Soviet radar calibration target satellite

Kosmos 295 (Космос 295 meaning Cosmos 295), known before launch as DS-P1-Yu No.29, was a Soviet satellite which was launched in 1969 as part of the Dnepropetrovsk Sputnik programme. It was a 325 kg spacecraft, which was built by the Yuzhnoye Design Bureau, and was used as a radar calibration target for anti-ballistic missile tests.

== Launch ==
Kosmos 295 was launched from Site 133/1 at the Plesetsk Cosmodrome, atop a Kosmos-2I 63SM carrier rocket. The launch occurred on 22 August 1969 at 14:14:57 UTC, and resulted in Kosmos 295's successful deployment into low Earth orbit.

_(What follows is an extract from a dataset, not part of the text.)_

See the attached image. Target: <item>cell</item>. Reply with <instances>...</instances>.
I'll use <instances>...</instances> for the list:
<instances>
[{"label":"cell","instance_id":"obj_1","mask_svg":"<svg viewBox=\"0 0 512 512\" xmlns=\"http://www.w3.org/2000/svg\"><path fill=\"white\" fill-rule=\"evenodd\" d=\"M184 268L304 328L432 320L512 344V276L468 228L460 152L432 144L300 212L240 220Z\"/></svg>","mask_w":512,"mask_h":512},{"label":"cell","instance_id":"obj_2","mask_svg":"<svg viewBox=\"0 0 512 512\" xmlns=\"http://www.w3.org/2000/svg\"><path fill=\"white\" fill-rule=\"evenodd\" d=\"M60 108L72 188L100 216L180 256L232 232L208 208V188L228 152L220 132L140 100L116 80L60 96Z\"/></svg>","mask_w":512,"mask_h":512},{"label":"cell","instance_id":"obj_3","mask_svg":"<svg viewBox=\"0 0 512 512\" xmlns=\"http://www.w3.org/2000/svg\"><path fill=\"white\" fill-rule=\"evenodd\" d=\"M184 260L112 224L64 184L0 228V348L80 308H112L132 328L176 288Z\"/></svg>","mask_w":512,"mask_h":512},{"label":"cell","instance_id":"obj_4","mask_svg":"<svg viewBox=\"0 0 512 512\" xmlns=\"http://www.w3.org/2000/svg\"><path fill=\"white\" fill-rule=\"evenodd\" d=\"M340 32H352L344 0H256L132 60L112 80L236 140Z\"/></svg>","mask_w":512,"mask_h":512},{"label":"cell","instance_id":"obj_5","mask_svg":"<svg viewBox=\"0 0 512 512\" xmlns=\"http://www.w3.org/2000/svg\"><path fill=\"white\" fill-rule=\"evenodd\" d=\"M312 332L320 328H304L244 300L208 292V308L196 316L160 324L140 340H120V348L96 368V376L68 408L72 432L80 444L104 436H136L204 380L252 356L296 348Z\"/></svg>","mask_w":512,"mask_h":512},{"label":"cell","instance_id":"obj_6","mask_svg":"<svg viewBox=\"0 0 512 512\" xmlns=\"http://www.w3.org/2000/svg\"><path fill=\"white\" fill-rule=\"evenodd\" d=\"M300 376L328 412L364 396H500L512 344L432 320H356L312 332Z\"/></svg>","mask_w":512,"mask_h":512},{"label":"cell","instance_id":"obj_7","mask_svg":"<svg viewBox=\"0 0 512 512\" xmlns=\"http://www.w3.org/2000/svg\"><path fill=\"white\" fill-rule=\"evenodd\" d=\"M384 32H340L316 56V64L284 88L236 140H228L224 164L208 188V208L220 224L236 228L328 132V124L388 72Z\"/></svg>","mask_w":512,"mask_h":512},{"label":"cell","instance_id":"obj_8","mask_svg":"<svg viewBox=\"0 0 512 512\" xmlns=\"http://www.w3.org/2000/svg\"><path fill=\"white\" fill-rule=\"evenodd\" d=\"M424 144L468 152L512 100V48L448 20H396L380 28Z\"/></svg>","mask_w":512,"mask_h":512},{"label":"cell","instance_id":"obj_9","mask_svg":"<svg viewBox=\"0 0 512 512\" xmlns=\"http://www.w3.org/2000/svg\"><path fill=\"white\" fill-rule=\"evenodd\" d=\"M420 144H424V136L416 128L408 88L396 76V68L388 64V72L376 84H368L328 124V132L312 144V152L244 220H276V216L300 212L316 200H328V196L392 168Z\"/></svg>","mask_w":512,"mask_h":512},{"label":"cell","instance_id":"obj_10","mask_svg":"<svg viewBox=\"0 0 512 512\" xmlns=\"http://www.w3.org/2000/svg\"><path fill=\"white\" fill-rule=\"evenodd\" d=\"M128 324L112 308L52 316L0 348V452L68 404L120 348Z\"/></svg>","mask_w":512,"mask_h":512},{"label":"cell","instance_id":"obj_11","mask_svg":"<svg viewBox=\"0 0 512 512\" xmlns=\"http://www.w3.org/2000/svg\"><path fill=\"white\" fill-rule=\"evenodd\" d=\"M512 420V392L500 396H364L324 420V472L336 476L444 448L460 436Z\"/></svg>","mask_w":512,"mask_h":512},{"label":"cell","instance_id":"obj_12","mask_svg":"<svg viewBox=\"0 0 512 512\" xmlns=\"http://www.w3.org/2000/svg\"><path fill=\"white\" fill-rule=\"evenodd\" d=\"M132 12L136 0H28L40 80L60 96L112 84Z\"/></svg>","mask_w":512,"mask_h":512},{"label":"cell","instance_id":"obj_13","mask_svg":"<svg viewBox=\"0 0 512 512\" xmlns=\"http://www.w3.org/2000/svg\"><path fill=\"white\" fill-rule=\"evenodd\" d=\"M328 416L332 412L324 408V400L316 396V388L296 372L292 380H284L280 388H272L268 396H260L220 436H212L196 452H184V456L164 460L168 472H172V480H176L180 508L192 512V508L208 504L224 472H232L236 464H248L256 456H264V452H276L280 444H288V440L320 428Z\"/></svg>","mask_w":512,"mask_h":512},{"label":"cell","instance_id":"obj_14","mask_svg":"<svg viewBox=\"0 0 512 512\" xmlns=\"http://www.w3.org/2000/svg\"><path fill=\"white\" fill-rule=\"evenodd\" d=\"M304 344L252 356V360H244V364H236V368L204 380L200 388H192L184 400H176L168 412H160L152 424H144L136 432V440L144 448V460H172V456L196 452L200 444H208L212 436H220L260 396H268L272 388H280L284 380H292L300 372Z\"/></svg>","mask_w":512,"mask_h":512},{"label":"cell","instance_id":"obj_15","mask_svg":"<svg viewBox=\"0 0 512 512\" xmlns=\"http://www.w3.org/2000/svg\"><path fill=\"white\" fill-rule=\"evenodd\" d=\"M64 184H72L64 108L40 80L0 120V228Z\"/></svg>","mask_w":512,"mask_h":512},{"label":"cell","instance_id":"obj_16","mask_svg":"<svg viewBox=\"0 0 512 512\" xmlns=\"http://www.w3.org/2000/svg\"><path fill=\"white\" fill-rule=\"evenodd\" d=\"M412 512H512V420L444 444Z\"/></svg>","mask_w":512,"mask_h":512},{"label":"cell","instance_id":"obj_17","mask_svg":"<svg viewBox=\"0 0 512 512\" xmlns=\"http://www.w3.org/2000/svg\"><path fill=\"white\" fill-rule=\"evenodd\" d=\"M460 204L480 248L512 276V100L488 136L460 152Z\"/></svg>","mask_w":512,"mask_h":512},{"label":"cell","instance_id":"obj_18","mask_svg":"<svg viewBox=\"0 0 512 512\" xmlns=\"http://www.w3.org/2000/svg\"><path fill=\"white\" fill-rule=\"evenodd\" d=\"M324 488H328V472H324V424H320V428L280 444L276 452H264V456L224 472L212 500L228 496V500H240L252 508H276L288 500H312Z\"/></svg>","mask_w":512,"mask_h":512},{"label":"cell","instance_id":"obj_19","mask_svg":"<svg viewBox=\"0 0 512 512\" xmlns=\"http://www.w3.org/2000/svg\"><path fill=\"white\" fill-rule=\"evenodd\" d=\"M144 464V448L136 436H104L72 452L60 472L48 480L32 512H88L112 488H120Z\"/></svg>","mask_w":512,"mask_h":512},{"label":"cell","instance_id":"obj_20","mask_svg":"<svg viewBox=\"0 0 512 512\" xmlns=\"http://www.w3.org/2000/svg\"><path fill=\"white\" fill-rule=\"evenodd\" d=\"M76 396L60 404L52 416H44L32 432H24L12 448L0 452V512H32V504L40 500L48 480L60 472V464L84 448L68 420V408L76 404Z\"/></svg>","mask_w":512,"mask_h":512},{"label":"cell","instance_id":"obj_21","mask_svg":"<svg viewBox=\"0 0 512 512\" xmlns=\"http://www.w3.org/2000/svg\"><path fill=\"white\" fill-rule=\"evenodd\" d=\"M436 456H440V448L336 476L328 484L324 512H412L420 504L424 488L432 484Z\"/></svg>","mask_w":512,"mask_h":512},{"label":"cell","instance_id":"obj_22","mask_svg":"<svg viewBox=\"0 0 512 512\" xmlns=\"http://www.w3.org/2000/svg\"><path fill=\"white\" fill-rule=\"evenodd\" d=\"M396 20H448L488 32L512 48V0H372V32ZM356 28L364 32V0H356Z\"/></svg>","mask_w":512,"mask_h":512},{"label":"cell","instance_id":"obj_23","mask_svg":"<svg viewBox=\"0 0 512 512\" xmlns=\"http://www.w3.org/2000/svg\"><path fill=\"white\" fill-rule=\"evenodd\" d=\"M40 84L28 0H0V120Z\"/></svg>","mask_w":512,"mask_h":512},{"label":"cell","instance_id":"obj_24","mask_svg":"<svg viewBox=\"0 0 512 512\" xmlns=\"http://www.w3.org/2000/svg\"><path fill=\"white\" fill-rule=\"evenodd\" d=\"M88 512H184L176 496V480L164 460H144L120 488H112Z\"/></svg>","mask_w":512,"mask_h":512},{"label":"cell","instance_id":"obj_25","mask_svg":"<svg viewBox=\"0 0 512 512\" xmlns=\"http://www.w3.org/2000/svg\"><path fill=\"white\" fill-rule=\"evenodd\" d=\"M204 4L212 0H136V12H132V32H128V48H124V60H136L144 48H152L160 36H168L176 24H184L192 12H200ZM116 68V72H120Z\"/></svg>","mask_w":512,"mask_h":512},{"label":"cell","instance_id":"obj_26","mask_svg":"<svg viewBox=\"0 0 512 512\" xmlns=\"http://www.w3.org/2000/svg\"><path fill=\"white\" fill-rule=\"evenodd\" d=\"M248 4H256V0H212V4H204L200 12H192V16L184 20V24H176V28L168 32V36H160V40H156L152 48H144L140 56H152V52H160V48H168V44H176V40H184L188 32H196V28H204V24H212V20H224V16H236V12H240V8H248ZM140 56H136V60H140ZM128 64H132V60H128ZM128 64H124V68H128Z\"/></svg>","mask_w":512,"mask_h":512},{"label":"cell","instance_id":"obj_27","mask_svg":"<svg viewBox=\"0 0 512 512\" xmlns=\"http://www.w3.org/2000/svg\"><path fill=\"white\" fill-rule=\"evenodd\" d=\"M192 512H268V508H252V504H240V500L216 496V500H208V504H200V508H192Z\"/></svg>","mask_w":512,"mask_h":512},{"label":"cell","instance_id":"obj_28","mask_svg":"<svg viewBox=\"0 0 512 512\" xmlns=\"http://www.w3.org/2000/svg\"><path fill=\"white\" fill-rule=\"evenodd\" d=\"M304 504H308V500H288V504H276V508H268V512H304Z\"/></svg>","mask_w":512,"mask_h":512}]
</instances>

Upon reaching orbit, it was assigned its Kosmos designation, and received the International Designator 1969-073A.

Kosmos 295 was operated in an orbit with a perigee of 262 km, an apogee of 433 km, 70.9 degrees of inclination, and an orbital period of 91.5 minutes. It remained in orbit until it decayed and reentered the atmosphere on 1 December 1969. It was the twenty-fourth of seventy nine DS-P1-Yu satellites to be launched, and the twenty-second of seventy two to successfully reach orbit. Kosmos 295 replaced the previous DS-P1-Yu satellite, #23, which had failed to reach orbit due to a problem with the second stage of its carrier rocket.